The Economic Approach to Law, Second Edition by Thomas J. Miceli

The Economic Approach to Law, Second Edition by Thomas J. Miceli

Author:Thomas J. Miceli [Miceli, Thomas J.]
Language: eng
Format: mobi
Publisher: Stanford University Press
Published: 2008-08-04T04:00:00+00:00


1 Involuntary Transfers and Restrictions on Transfers Between Private Parties

This section examines coercive transfers, or restrictions on transfers, between private parties. The first two topics—adverse possession and mistaken improvement—concern the occupation or development of someone else’s property without their permission. The questions we address in these cases are: What is the appropriate legal remedy? and, Does it matter whether the encroacher acted intentionally or innocently?

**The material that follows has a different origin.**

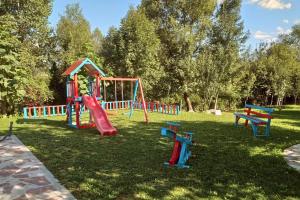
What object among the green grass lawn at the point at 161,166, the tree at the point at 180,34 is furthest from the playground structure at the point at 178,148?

We then turn to inheritance rules. Generally, property owners are free to bequeath their property as they see fit, a freedom consistent with the efficiency of voluntary exchange. There are, however, some restrictions on that freedom. We examine two: one that was historically important (primogeniture), and one that continues to be valid (the rule against perpetuities).

1.1 Adverse Possession

Adverse possession is a curious doctrine that on its face seems to legitimize the theft of land. Under the doctrine, the occupier of a piece of land who is not the true owner acquires title after a statutorily defined number of years if the occupation is hostile to the owner’s interests, open, and continuous. Further, the displaced owner cannot seek to recover the land, or even compensation, if he has failed to act within the statutory period. Thus, although adverse possession is an involuntary transfer of land, it is not a liability rule because of the absence of a right to compensation. Rather, it is a statute of limitation on the owner’s right to enforce a property rule.

Adverse possession represents a particularly severe challenge to the economic theory of law since it seems to undermine the very basis of market exchange—namely, secure property rights. Nevertheless, economists have formulated theories to explain the doctrine as a response to various forms of market failure.1

One common theory is that it deters owners from leaving their land idle. Economically speaking, this is not a good reason because irreversibilities in land development often make it optimal to wait until a future date to develop. Another reason is the standard argument for statutes of limitations: as time passes, memories fade and evidence becomes stale, making litigation over disputed title costlier.2 This argument is more plausible, but still it seems a frail reason for weakening a landowner’s rights, especially given modern methods of record keeping.